---------- Entries provided

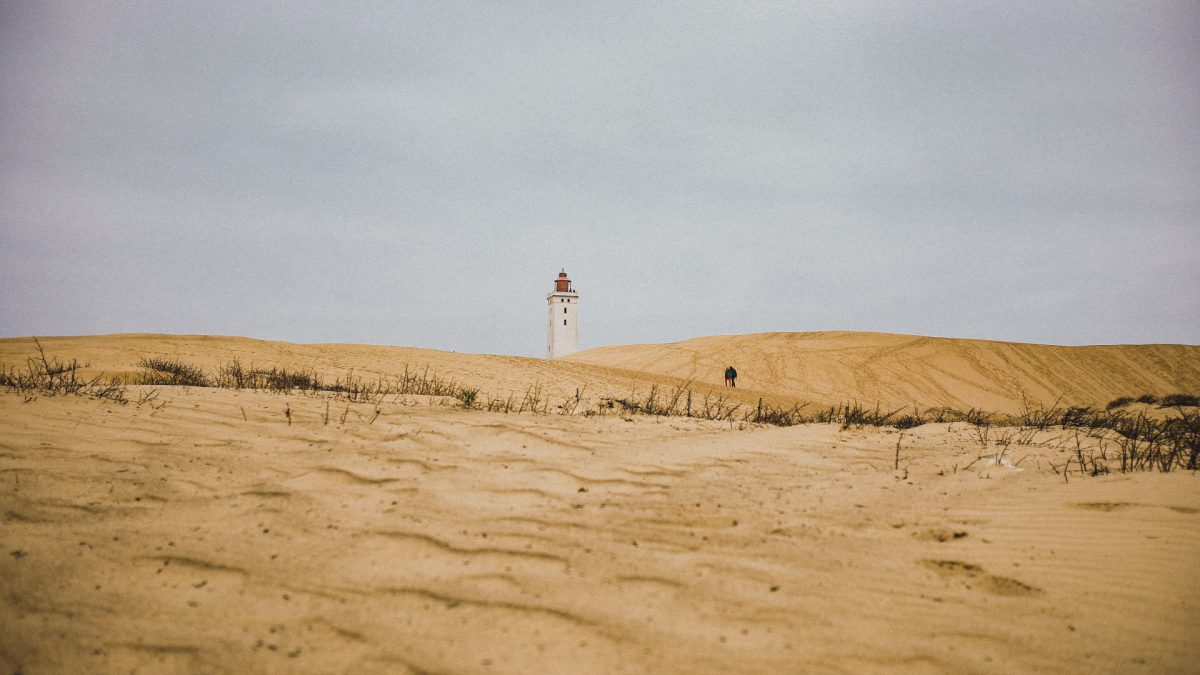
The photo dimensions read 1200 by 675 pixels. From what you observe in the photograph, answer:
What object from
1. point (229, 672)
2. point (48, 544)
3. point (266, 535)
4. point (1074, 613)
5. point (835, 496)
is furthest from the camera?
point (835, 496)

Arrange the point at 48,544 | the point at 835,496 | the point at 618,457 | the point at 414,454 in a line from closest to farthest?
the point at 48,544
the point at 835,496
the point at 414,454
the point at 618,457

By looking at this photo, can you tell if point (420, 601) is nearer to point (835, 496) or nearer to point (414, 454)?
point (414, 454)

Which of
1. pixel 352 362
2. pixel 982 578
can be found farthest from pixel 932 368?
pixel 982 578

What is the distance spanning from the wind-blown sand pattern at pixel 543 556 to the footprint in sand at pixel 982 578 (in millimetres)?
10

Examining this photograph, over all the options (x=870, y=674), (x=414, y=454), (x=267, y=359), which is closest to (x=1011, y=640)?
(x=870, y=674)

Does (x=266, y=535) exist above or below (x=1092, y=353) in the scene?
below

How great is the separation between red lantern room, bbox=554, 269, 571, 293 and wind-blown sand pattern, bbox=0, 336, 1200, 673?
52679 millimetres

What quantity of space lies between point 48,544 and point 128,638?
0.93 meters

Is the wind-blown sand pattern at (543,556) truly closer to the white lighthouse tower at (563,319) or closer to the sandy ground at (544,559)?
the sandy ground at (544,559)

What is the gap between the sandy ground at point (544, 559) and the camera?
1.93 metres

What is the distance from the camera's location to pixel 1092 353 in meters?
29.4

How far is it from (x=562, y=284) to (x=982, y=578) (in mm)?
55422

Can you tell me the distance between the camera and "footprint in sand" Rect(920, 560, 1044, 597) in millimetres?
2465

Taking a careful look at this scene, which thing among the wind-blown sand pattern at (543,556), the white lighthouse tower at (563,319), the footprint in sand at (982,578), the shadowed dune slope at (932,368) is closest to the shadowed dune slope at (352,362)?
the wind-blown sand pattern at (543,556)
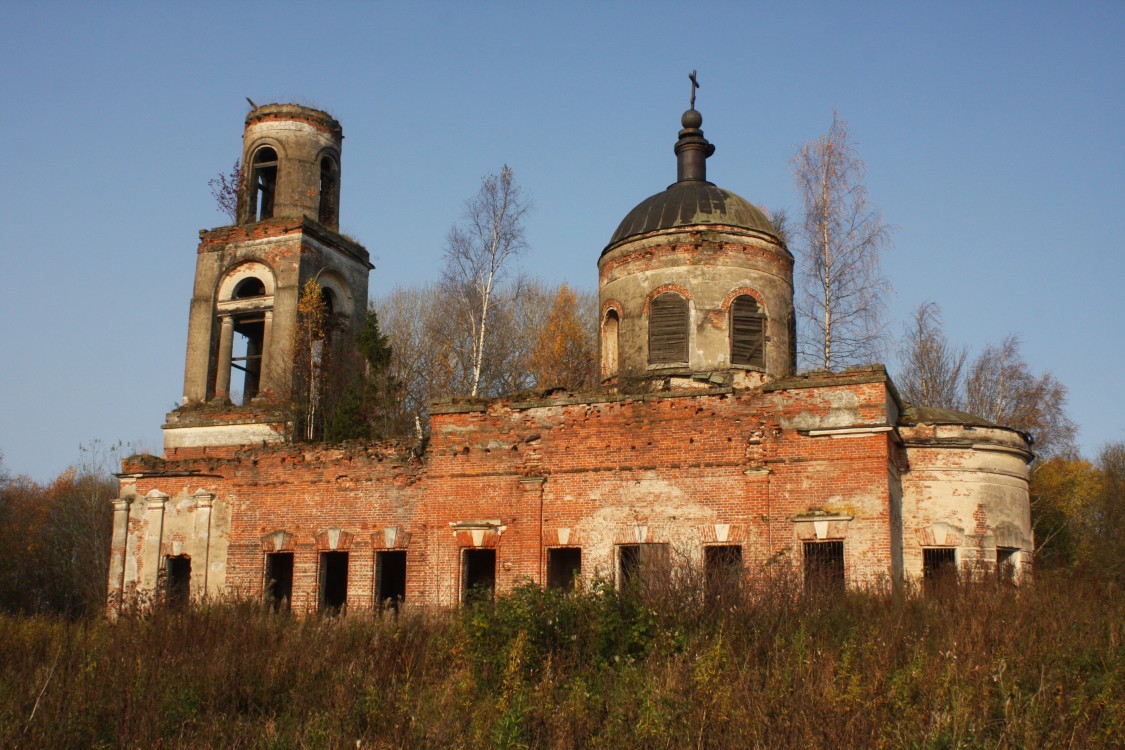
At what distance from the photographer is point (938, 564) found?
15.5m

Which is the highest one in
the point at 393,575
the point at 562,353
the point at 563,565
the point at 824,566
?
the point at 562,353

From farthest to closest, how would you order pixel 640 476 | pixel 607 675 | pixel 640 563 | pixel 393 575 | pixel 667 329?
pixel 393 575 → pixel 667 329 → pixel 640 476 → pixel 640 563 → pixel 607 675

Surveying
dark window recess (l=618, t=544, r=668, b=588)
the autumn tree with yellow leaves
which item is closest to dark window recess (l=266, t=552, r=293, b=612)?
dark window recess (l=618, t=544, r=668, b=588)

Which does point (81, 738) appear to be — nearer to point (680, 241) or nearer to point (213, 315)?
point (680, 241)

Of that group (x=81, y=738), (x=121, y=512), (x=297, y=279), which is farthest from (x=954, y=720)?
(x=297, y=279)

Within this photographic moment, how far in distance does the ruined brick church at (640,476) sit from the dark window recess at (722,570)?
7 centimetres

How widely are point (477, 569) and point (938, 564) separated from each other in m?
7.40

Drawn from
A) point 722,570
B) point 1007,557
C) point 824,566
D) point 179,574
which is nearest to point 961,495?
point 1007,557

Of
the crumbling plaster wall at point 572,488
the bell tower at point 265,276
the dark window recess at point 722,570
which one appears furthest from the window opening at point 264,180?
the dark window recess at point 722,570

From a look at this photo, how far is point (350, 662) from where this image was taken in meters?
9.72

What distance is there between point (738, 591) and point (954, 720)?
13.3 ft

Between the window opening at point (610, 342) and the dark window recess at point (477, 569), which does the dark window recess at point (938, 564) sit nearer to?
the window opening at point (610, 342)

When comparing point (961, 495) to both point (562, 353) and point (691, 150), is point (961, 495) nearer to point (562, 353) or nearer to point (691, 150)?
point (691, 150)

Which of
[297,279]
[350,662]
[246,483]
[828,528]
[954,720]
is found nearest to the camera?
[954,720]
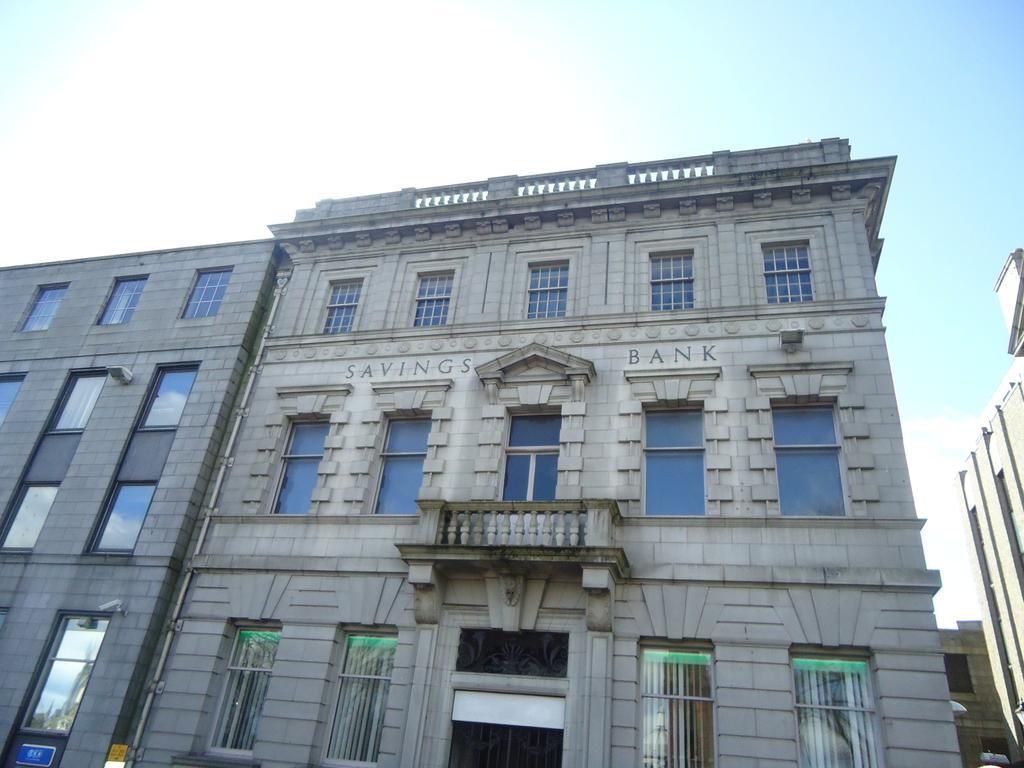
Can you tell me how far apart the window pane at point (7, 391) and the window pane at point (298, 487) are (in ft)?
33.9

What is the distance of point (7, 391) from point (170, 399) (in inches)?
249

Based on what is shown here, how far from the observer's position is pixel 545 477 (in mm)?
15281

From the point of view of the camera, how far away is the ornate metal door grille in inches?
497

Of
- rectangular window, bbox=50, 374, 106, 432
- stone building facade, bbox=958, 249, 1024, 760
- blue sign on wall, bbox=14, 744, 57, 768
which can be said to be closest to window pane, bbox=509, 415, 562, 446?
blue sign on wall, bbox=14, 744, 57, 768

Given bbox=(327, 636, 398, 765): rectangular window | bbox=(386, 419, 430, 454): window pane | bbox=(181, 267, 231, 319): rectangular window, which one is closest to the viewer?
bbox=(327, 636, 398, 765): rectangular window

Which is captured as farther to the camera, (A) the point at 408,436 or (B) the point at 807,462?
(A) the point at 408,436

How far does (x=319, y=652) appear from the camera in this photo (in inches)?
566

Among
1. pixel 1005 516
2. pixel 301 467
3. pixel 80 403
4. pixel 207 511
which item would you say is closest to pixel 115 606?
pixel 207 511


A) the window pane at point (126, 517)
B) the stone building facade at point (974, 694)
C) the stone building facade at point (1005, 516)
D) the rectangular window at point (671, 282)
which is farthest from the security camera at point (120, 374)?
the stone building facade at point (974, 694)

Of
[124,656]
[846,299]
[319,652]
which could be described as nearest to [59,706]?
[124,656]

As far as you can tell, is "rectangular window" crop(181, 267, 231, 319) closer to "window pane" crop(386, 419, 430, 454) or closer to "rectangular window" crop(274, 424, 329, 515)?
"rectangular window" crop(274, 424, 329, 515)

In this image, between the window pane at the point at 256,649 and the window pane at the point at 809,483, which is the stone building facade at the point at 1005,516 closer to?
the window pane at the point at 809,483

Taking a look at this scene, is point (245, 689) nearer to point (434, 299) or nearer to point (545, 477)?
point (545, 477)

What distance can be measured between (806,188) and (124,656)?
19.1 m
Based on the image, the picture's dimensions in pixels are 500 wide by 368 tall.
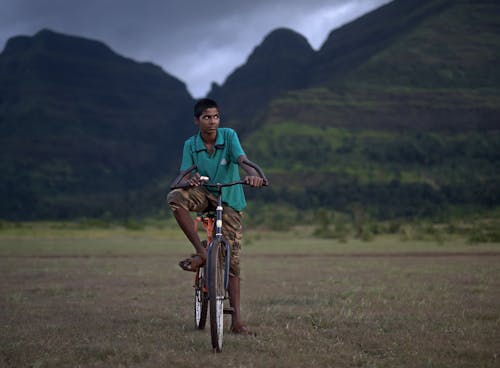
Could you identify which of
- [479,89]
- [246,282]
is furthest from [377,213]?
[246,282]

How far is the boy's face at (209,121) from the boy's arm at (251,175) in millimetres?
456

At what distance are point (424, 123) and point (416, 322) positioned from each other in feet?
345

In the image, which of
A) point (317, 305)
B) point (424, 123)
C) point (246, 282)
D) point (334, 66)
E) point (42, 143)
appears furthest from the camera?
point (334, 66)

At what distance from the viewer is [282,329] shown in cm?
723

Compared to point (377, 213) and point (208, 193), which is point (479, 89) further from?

--------------------

■ **Objective**: Without the pictures, return all the records precisely as they stand.

■ **Exercise solution**:
The photo dimensions read 1200 by 675 pixels. From what you observe in the photograph, answer:
What object from
1. point (229, 672)
2. point (48, 544)
3. point (266, 535)
4. point (1074, 613)
5. point (835, 496)
is furthest from the camera?
point (835, 496)

Arrange the point at 48,544 | the point at 835,496 | the point at 618,457 | the point at 414,454 in a line from closest to farthest?
the point at 48,544
the point at 835,496
the point at 414,454
the point at 618,457

By looking at this photo, can you tell if point (420, 601) is nearer to point (835, 496) or nearer to point (414, 454)?
point (414, 454)

Which of
1. pixel 352 362
2. pixel 982 578
can be found farthest from pixel 932 368?
pixel 982 578

What is the distance spanning from the wind-blown sand pattern at pixel 543 556 to the footprint in sand at pixel 982 578 (in millimetres)?
10

Examining this photograph, over all the options (x=870, y=674), (x=414, y=454), (x=267, y=359), which is closest to (x=1011, y=640)?
(x=870, y=674)

Does (x=266, y=535) exist above or below (x=1092, y=353) in the scene?
below

How great is the separation between red lantern room, bbox=554, 269, 571, 293 and wind-blown sand pattern, bbox=0, 336, 1200, 673?
52679 millimetres

What quantity of space lies between point 48,544 and point 128,638?
0.93 meters

Is the wind-blown sand pattern at (543,556) truly closer to the white lighthouse tower at (563,319) or closer to the sandy ground at (544,559)?
the sandy ground at (544,559)

What is the gap between the sandy ground at point (544, 559) and the camera?
1.93 metres

What is the distance from the camera's location to pixel 1092 353 in meters?
29.4

How far is it from (x=562, y=284) to (x=982, y=578) (in mm)?
55422

Can you tell me the distance between the camera and "footprint in sand" Rect(920, 560, 1044, 597) in millimetres?
2465

Taking a careful look at this scene, which thing among the wind-blown sand pattern at (543,556), the white lighthouse tower at (563,319), the footprint in sand at (982,578), the shadowed dune slope at (932,368) is closest to the shadowed dune slope at (352,362)?
the wind-blown sand pattern at (543,556)
At what distance from the photographer is point (938, 564) found?
15.5m

Which is the highest one in
the point at 393,575
the point at 562,353
the point at 563,565
the point at 824,566
?
the point at 562,353

From farthest to closest, how would you order pixel 640 476 | pixel 607 675 | pixel 640 563 | pixel 393 575 | pixel 667 329?
pixel 393 575 → pixel 667 329 → pixel 640 476 → pixel 640 563 → pixel 607 675

Surveying
dark window recess (l=618, t=544, r=668, b=588)
the autumn tree with yellow leaves
which item is closest to dark window recess (l=266, t=552, r=293, b=612)?
dark window recess (l=618, t=544, r=668, b=588)

Which does point (81, 738) appear to be — nearer to point (680, 241) or nearer to point (213, 315)?
point (680, 241)

Of that group (x=81, y=738), (x=121, y=512), (x=297, y=279), which is farthest from (x=954, y=720)?
(x=297, y=279)

Within this photographic moment, how far in distance does the ruined brick church at (640,476) sit from the dark window recess at (722,570)?
7 centimetres

How widely are point (477, 569) and point (938, 564) separated from each other in m?
7.40

Drawn from
A) point 722,570
B) point 1007,557
C) point 824,566
D) point 179,574
which is nearest to point 961,495?
point 1007,557

Of
the crumbling plaster wall at point 572,488
the bell tower at point 265,276
the dark window recess at point 722,570
which one appears furthest from the window opening at point 264,180?
the dark window recess at point 722,570

From a look at this photo, how far is point (350, 662) from where this image was taken in meters?
9.72

What distance is there between point (738, 591) and point (954, 720)?
13.3 ft

Between the window opening at point (610, 342) and the dark window recess at point (477, 569), which does the dark window recess at point (938, 564) sit nearer to?
the window opening at point (610, 342)

When comparing point (961, 495) to both point (562, 353) and point (691, 150), is point (961, 495) nearer to point (562, 353) or nearer to point (691, 150)?
point (691, 150)

Which of
[297,279]
[350,662]
[246,483]
[828,528]
[954,720]
is found nearest to the camera?
[954,720]
Can you tell me how far apart the window pane at point (7, 391) and the window pane at point (298, 487) are (in ft)?
33.9

What is the distance of point (7, 391) from point (170, 399) (in inches)?
249

Based on what is shown here, how far from the observer's position is pixel 545 477 (in mm)?
15281

From the point of view of the camera, how far away is the ornate metal door grille in inches?
497

Of
- rectangular window, bbox=50, 374, 106, 432
- stone building facade, bbox=958, 249, 1024, 760
- blue sign on wall, bbox=14, 744, 57, 768
which can be said to be closest to window pane, bbox=509, 415, 562, 446?
blue sign on wall, bbox=14, 744, 57, 768

Given bbox=(327, 636, 398, 765): rectangular window | bbox=(386, 419, 430, 454): window pane | bbox=(181, 267, 231, 319): rectangular window, which one is closest to the viewer?
bbox=(327, 636, 398, 765): rectangular window

Which is captured as farther to the camera, (A) the point at 408,436 or (B) the point at 807,462?
(A) the point at 408,436

How far does (x=319, y=652) appear from the camera in this photo (in inches)?
566

Among
1. pixel 1005 516
2. pixel 301 467
3. pixel 80 403
4. pixel 207 511
which item would you say is closest to pixel 115 606?
pixel 207 511


A) the window pane at point (126, 517)
B) the stone building facade at point (974, 694)
C) the stone building facade at point (1005, 516)
D) the rectangular window at point (671, 282)
which is farthest from the security camera at point (120, 374)?
the stone building facade at point (974, 694)

Of
[124,656]
[846,299]
[319,652]
which could be described as nearest to [59,706]?
[124,656]

As far as you can tell, is "rectangular window" crop(181, 267, 231, 319) closer to "window pane" crop(386, 419, 430, 454) or closer to "rectangular window" crop(274, 424, 329, 515)?
"rectangular window" crop(274, 424, 329, 515)

In this image, between the window pane at the point at 256,649 and the window pane at the point at 809,483, which is the stone building facade at the point at 1005,516 closer to?
the window pane at the point at 809,483

Taking a look at this scene, is point (245, 689) nearer to point (434, 299) or nearer to point (545, 477)?
point (545, 477)

What distance can be measured between (806,188) and (124,656)?
19.1 m
Based on the image, the picture's dimensions in pixels are 500 wide by 368 tall.
Could you identify which of
- [479,89]
- [246,282]
is furthest from [377,213]?
[246,282]

How far is the boy's face at (209,121) from the boy's arm at (251,175) in millimetres?
456

At what distance are point (424, 123) and point (416, 322) positioned from each other in feet?
345

In the image, which of
A) point (317, 305)
B) point (424, 123)
C) point (246, 282)
D) point (334, 66)
E) point (42, 143)
appears furthest from the camera?
point (334, 66)

At what distance from the viewer is [282,329] shown in cm?
723

Compared to point (377, 213) and point (208, 193), which is point (479, 89) further from?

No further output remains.